■ **Task**:
What should be copied is the stretch of entries below from the line with "Cover for A Pair Of Silk Stockings" up to and including the line with "HORSE SHOW VLOG // 22/4/17", exactly and without images.

■ **Entries provided**:
[Start of section]

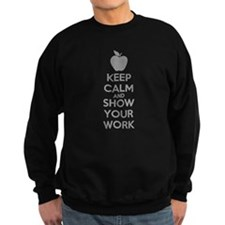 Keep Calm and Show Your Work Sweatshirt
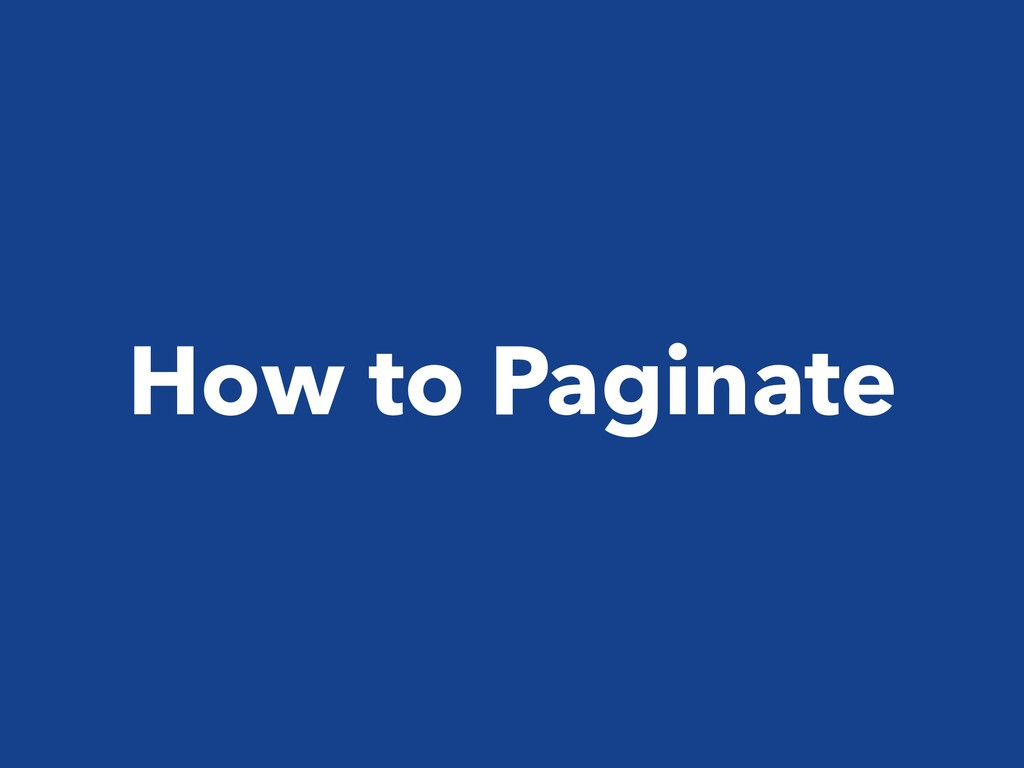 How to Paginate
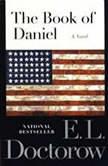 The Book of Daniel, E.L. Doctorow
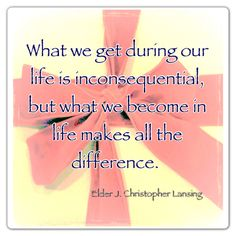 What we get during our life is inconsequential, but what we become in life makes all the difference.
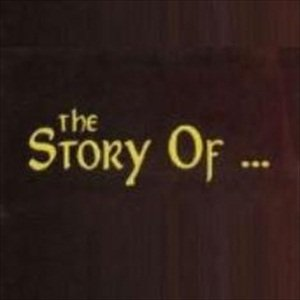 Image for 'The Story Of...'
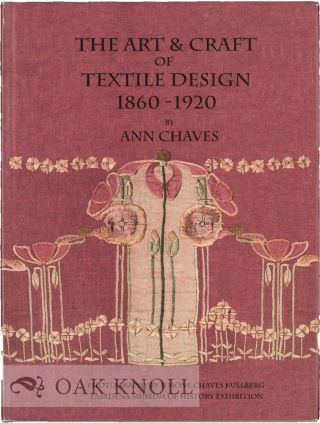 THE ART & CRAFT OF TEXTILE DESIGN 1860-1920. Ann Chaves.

[End of section]
[Start of section]

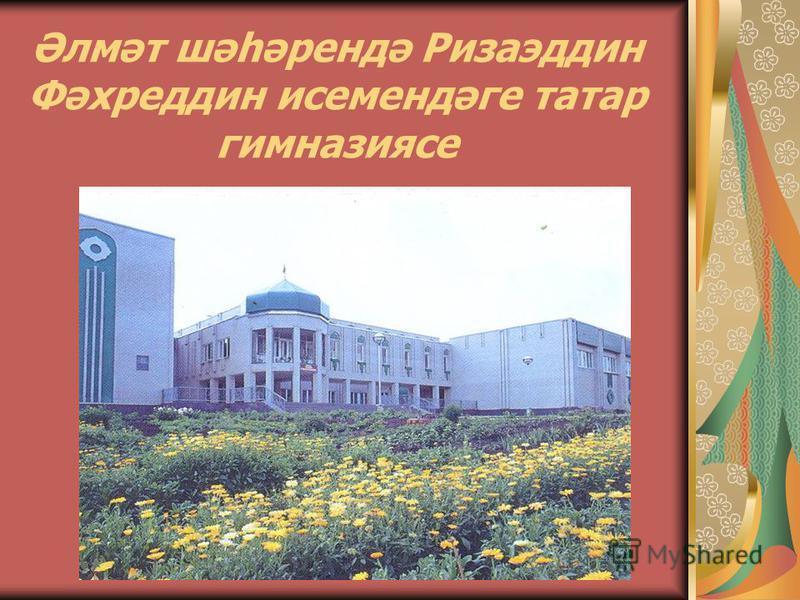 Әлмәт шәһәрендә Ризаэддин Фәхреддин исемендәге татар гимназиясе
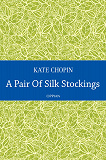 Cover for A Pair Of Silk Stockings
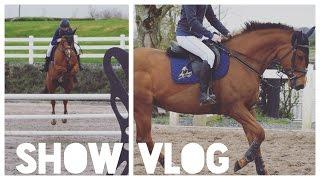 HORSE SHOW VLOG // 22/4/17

[End of section]

■ **Expected answer**:
 Cover for A Pair Of Silk Stockings
 HORSE SHOW VLOG // 22/4/17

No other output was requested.